先程の臨戦体制から、やや落ち着きを取り戻した陸人が口を開いた。


「自分がゲームを敗退するまで、俺達は他のやつらが惨殺される映像を確かに見てきた。なのに、今ここにいるメンバーの中に、死んだ人間も、重傷を負った人間も、誰一人いない。……何でだよ?」


それは、私自身、みんなとここで再会してから、ずっと疑問だった。


「そうですね。

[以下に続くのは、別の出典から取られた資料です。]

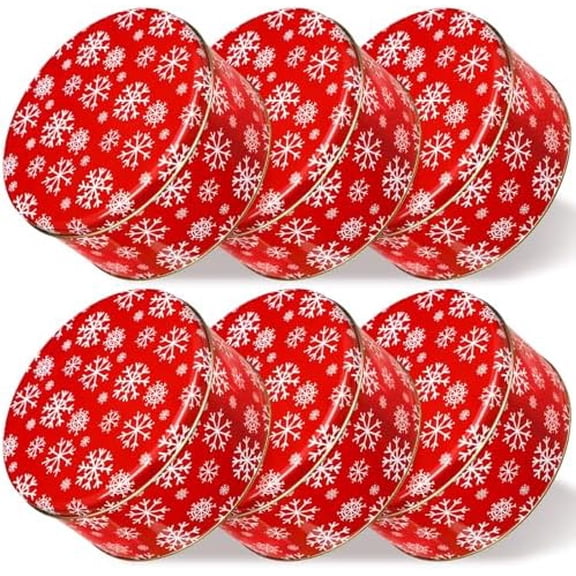 6 Pcs Christmas Cookie Tins with Lids 7 Inch Round Metal Snowflake Container Xmas Cookie Boxes Empty Holiday Decorative Tins for Gift Giving Baking Chocolate Snack Storage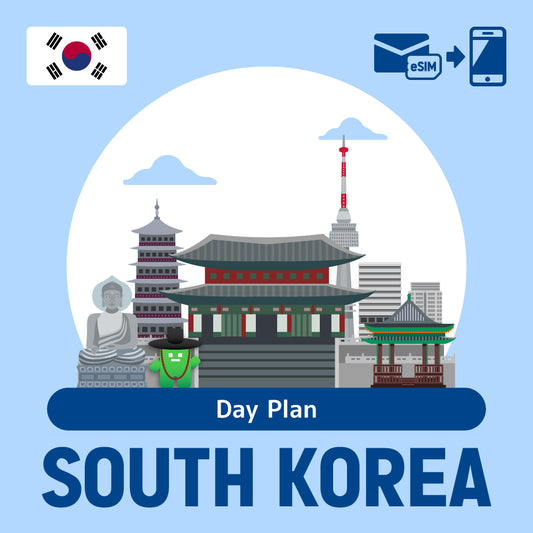 可以在韩国使用的预付费ESIM/日计划
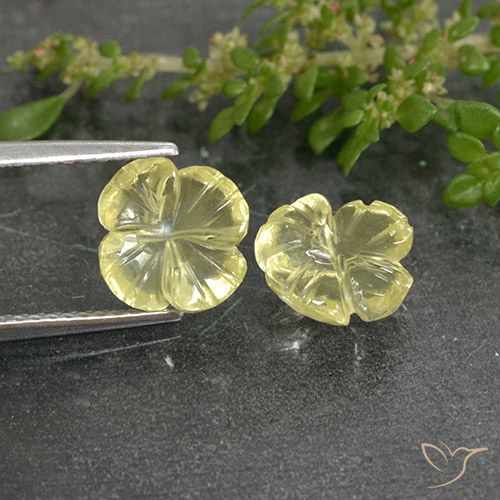 3.26ctw Naturel Jaune clair Quartz, Taille Fleur, Transparent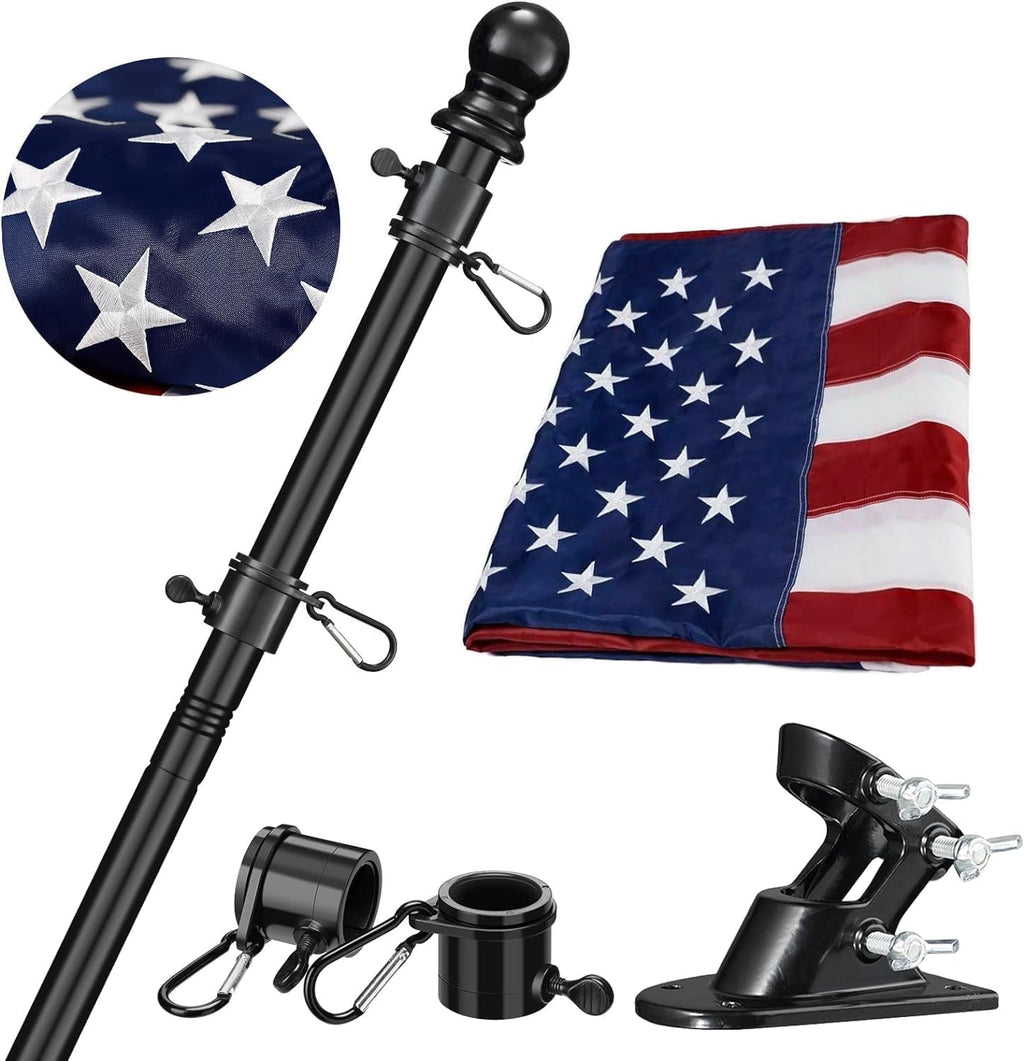 3x5 Embroidered American Flag with 5ft Flag Pole M3844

その点も、貴方達には納得いかない点でしょう。なぜ惨殺されたはずのみなさんが無事なのか?3つ目の謎解きをしましょうか」


その謎の真相に、みんなが固唾を飲む。


「参加者の貴方達が無事な理由。それは、簡単なことですよ。あの惨殺映像は、事前に既に録っていた映像だからです」


「……えっ?」


「事前にって……あの映像は、最初から用意されていたってこと?」


「そ、そんな……」


ざわつきの中、九条さんが凛とした声で異議を唱えた。


「待ちなさいよ。それは、おかしいんじゃない?自分が計画したのだから、集められた人間が誰なのかは分かっていても、各ゲームで、誰が負けるかなんて、やってみなければ分からないじゃない?事前に、その敗者の人間の惨殺映像を作っておくなんて、不可能でしょ?」


確かに、そうだよね。


けれど、執行人は口元に微かに笑みを浮かべながら言う。


「確かに、勝負の結果は、実際に行ってみなければ、私も分かりませんでした。でも、敗者の惨殺映像を予め作ることは可能なんですよ」


「えっと、意味が分かんない……どういうこと?」


九条さんの隣にいる宮野さんが不思議そうに首を傾げながら聞くと、執行人は、意外な言葉を口にした。


「みなさんがモニターで見た映像は、ゲーム敗退者の映像でしたか?」


……え?一体どういうこと?


「みなさんが、各ゲームの敗者が殺されたと思っていた映像は、実はどれも、個人が特定出来るが全く映っていない物ばかりだったんです」


「……!!」


誰もが驚きに目を見開いた。


顔が、映ってなかった……?


「敗者が、執行人の私が仕掛ける罰に恐怖するところまでは、リアルタイムに流した映像。しかし、その後、流れた惨殺映像は……私が事前に用意してあったのみを撮った映像だったんですよ」


「まさか、そんなこと……!」


九条さんが驚きに青ざめながら、呟く。


「個人の顔がはっきり映ったリアルタイムの映像の後に続けて、局部的な負傷映像を流すことによって、みなさんの脳は、こう判断した。『この惨殺映像は、ゲーム敗者となった人間』の物だと」


……何てことだろう。


私達は、みんな、この執行人が巧妙に仕組んだダウトに踊らされていただけだったんだ……。